* [SET OF TASKS]
#1 Summarize the passage on carrying each other's burdens in two sentences.
#2 Translate this sentence from the passage on carrying each other's burdens into Spanish: "God sent Jesus so we could live in freedom."
#3 Write the next part of the passage on carrying each other's burdens, picking up after its final sentence.

How Do We Carry Each Others’ Burdens?

“Carry each other’s burdens.” (Galatians 6:2)
We All Carry A Burden

If you are human, you have a burden.  Are you in a relationship where you feel obligated to deliver or perform for approval or acceptance?  That’s a burden.  Do you have credit card debt?  That’s a burden.  Do you bear the weight of poor decisions made in your past which prevent you from experiencing joy or peace today?  That is a burden.  Are you weary from the day to day demands of parenthood or work or school?  That’s a burden.  Does worry for your future or that of your loved ones hang over your head like a dark cloud?  That’s a burden.

God sent Jesus so we could live in freedom.  He doesn’t want us weighed down by the cares of the world and the pain of the past (or present).  David, the psalmist, encourages us in Psalm 43:5 (ESV):  “Why are you cast down, O my soul, and why are you in turmoil within me? Hope in God; for I shall again praise him, my salvation and my God.”  But, when the load becomes too burdensome to bear and too heavy to cast off, we need our community to step up and lend a hand.

Moses vs Amalek

Are you familiar with the story of Moses and the battle against the Amalekites in Exodus 17:8-13? As long as Moses kept his hands raised, the Israelites would prevail, but when his hands lowered, the enemy would prevail.  All day, the battle raged on.  Have you ever tried to hold your arms out from your sides for an extended period of time?  It’s not easy.

* [SUPPLIED DATA]
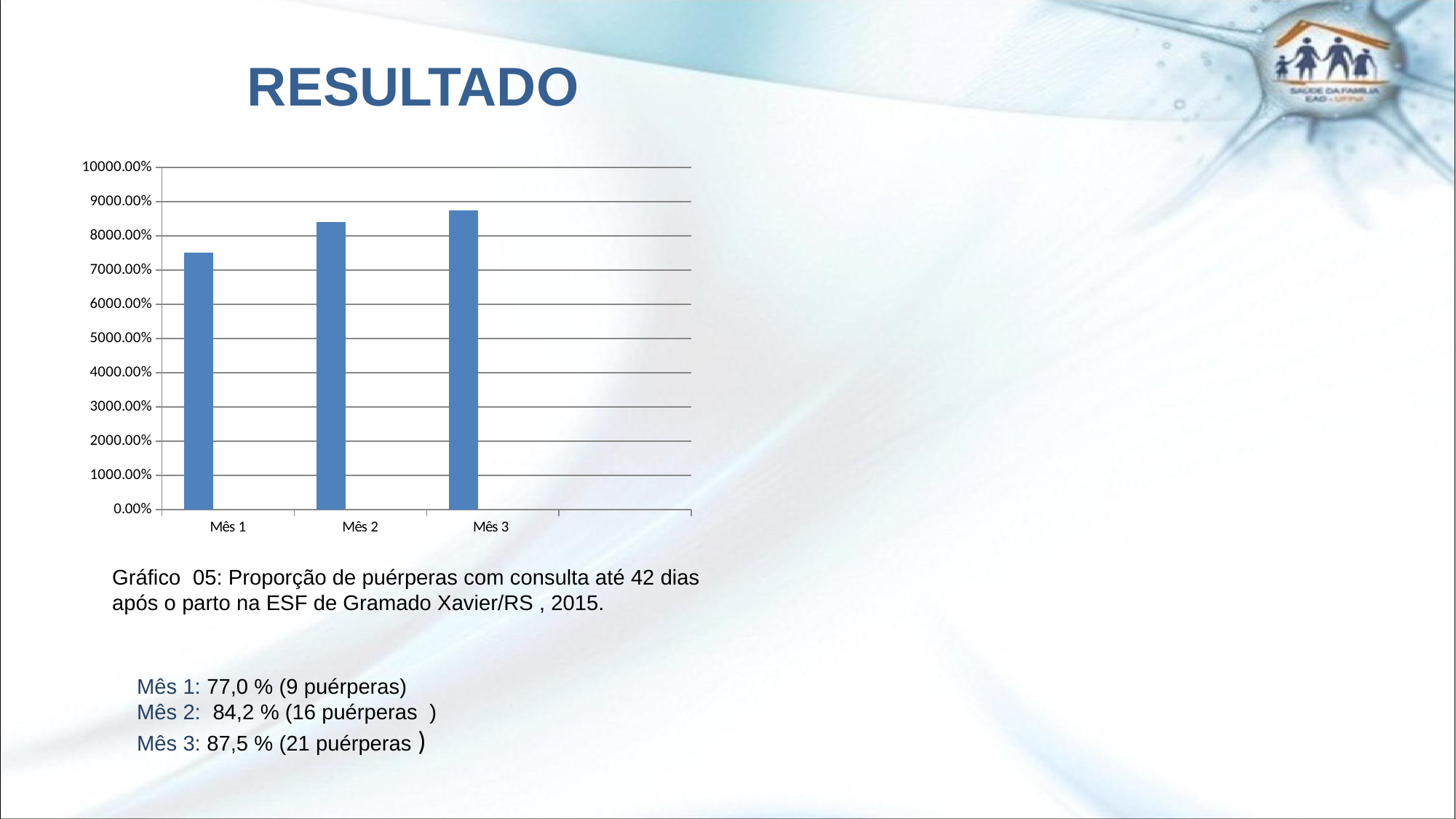
Is the bar for Mês 3 greater or less than 9000.00%? less Which month has the lowest bar in the chart? Mês 1 Which month has the highest bar in the chart? Mês 3 How many categories (months) are plotted in the chart? 3 Which is larger, the bar for Mês 2 or the bar for Mês 3? Mês 3 Do the bar values rise or fall from Mês 1 to Mês 3? rise What kind of chart is shown on the slide? bar chart Is the bar for Mês 2 greater or less than 8000.00%? greater Is the bar for Mês 1 greater or less than 7000.00%? greater What is the label of the first category on the horizontal axis? Mês 1 What is the highest value shown on the vertical axis of the chart? 10000.00%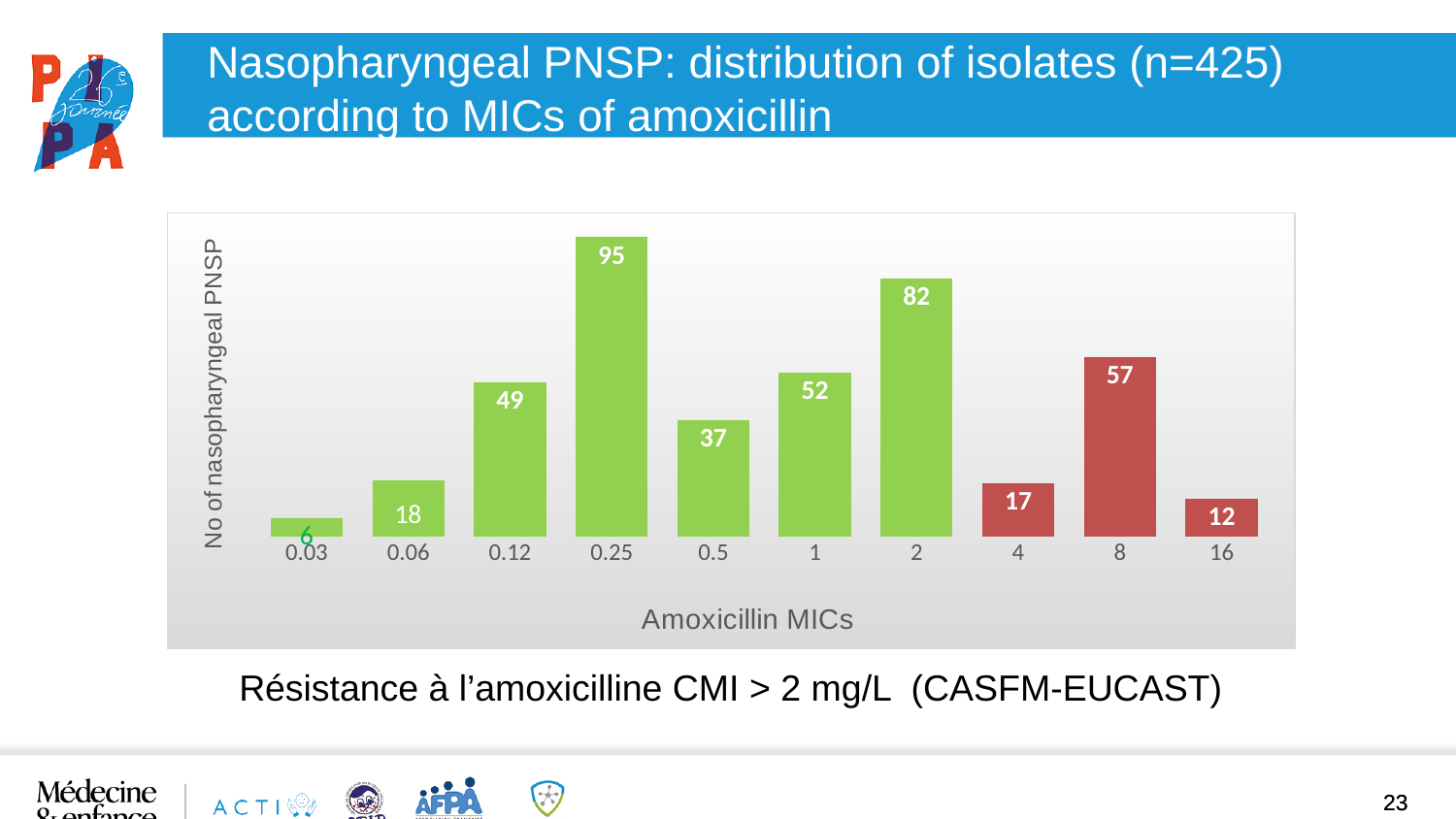
What kind of chart is shown on the slide? Bar chart What is the difference between the number of isolates at MIC 0.25 and at MIC 2? 13 What is the number of nasopharyngeal PNSP isolates at an amoxicillin MIC of 0.25? 95 How many MIC categories are shown on the x axis? 10 What is the number of isolates at an amoxicillin MIC of 0.03? 6 What is the label of the x axis? Amoxicillin MICs What is the difference between the number of isolates at MIC 8 and at MIC 16? 45 What is the total number of isolates in the red bars (MICs 4, 8 and 16)? 86 Which has more isolates: MIC 0.5 or MIC 1? 1 Which amoxicillin MIC has the lowest number of isolates? 0.03 Which amoxicillin MIC has the highest number of isolates? 0.25 What is the number of isolates at an amoxicillin MIC of 8? 57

* [ANSWERS IN ORDER]
#1 Everyone carries burdens, such as a relationship that demands performance for approval, credit card debt, poor past decisions, the daily demands of parenthood, work or school, and worry about the future. God sent Jesus so people could live in freedom, but when a load becomes too heavy to bear or cast off, the community needs to step up and lend a hand.

#2 Dios envió a Jesús para que pudiéramos vivir en libertad.

#3
When I was in high school, we had a competition in our youth group to see who could hold two gallons (the girls only had to hold half-gallons) of water out from our sides the longest.  I was the first girl to participate, and I was determined to win.  I made it  for two minutes, fourteen seconds.  I won(!), along with my friend Rachael, who matched my time (she was determined to win, too).  We were each awarded a large candy bar, if I remember correctly.  Ironically, I’ve always considered myself to be a physically strong female because of that achievement.

Even without gallon jugs in his hands, Moses’ arms grew tired and began to droop as the battle raged on.  They became a burden too heavy for him to bear, even with the additional burden of knowing his defeat meant the defeat of his people.  Can you feel the ache, the burn of his taut muscles-  and the burden of responsibility to his people?

Even though Moses could no longer hold his arms up under the strain, the Israelites didn’t lose the battle.  How was this possible?  Because his brother Aaron and his good friend Hur stood by his side that fateful day.  When Moses’ arms quivered in exhaustion and began to sag, they provided a stone for him to sit on, and each man took one of Moses’ arms in their own and held it up for him.  They carried his burden when he no longer could, and the Israelites won the victory over the Amalekites that day.

moses arms held up

Sound the S.O.S.

What battle are you bearing up under?  What care is so heavy, you are bowed down beneath it’s weight?  Call out for help!  It’s okay to ask for help.  It’s not easy, I know, but it’s okay.  Surround yourself with friends who know you, who can tell when you are overwhelmed or depressed.  Give them the opportunity to serve God by lifting your load for you until you are strong enough to carry it again.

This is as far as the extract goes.